A piece of Finance Ministry legislation that introduces wage increases for employees hired over the past seven years has prompted angry reactions from those workers who do not stand to benefit from the provision, widely seen as a handout by the leftist-led government which is trailing in opinion polls ahead of elections next year.
The provision, which was voted through Parliament at the end of last month, foresees significant salary increases for Finance Ministry employees hired after November 1, 2011.
It also applies to staff at state bodies overseen by the ministry, including the Hellenic Statistical Authority (ELSTAT), the Independent Authority for Public Revenue (IAPR) and the State Audit Council.
The increases are to cost 10.5 million euros.
The ministry’s justification for the increases, as explained in the introductory report that accompanied the bill submitted to Parliament, is that they intended to bring the wages of the workers in question to the same level as older staff, many of whom had higher salaries.
The report refers to the “implementation of the constitutional right to equality, in view of the fact that [the provision] applies to employees who offer the same services as those working before the critical date.”

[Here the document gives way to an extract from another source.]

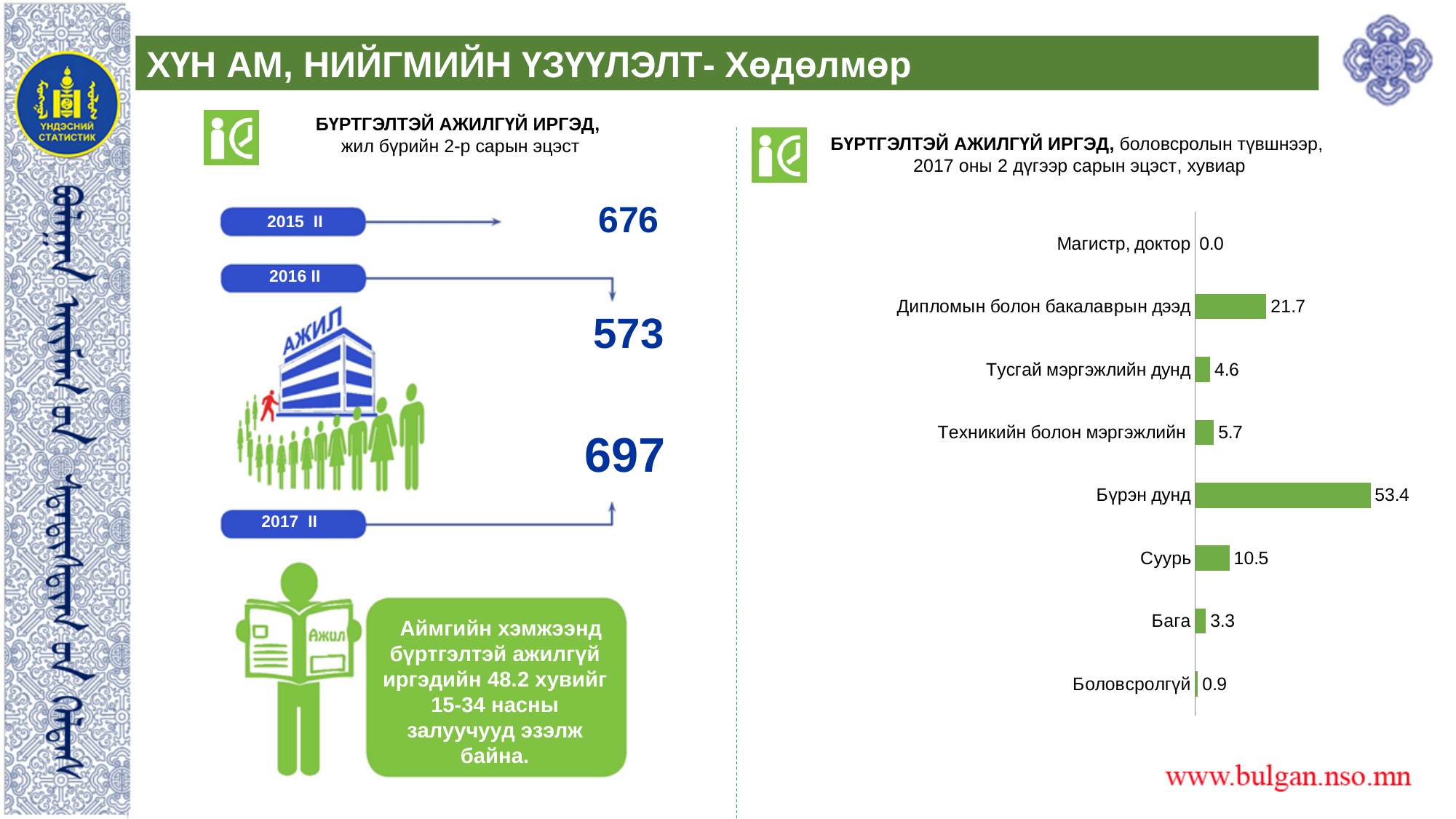
In the infographic on the left, what is the number of registered unemployed citizens shown for 2017 II? 697 In the bar chart on the right, what is the value for Бүрэн дунд? 53.4 In the bar chart on the right, what is the value for Боловсролгүй? 0.9 In the infographic on the left, what is the difference between the values for 2015 II and 2016 II? 103 In the bar chart on the right, what is the value for Суурь? 10.5 In the bar chart on the right, which category has the highest value? Бүрэн дунд What kind of chart is shown on the right side of the slide? Bar chart In the bar chart on the right, what is the value for Дипломын болон бакалаврын дээд? 21.7 In the bar chart on the right, which is larger: the value for Суурь or the value for Техникийн болон мэргэжлийн? Суурь In the bar chart on the right, what is the difference between the values for Бүрэн дунд and Дипломын болон бакалаврын дээд? 31.7 How many categories are shown in the bar chart on the right? 8 In the bar chart on the right, which category has the lowest value? Магистр, доктор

Finance Minister Euclid Tsakalotos, Alternate Minister Giorgos Houliarakis and Deputy Minister Katerina Papanatsiou, who all co-signed the bill, had been under pressure for at least two years from unionists representing the ministry’s workers to raise the wages of new recruits.
The decision to proceed with the raises, however, has reportedly provoked protests by civil servants who are not covered by the legislation.
The beneficiaries are to receive their increases retroactively from September 2018.